▸ **ASSIGNED TASK**
Search the records for the string "center" and return each line that has it.

▸ **LISTED ENTRIES**
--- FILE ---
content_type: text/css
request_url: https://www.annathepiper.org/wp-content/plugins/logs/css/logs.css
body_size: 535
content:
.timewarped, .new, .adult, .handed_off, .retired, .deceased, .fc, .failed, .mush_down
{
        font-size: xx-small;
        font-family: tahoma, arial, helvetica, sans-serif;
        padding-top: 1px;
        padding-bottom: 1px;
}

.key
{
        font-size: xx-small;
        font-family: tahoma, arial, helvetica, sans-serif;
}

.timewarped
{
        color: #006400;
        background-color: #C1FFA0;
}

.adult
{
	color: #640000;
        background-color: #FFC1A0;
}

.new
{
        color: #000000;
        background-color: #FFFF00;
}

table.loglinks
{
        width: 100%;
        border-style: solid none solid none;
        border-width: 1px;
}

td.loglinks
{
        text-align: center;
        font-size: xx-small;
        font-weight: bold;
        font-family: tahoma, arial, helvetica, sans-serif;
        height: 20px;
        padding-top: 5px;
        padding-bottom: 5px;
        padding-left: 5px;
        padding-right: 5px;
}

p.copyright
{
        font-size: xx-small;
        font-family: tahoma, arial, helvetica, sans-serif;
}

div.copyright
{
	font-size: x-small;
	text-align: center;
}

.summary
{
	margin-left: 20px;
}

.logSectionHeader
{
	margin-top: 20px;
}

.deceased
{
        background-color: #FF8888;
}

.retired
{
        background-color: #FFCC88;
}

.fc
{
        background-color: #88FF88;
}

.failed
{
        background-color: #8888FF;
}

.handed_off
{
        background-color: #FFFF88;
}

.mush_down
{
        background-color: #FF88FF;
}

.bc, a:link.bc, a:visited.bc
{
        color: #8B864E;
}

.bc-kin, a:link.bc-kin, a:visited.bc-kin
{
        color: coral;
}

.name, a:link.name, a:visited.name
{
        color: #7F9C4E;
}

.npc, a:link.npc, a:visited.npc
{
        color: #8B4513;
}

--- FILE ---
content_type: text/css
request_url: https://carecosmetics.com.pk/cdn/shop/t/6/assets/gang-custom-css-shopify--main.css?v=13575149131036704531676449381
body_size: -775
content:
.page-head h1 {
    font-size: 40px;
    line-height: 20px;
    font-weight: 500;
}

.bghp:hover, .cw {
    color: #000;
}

▸ **PROBLEM SOLUTION**
        text-align: center;
	text-align: center;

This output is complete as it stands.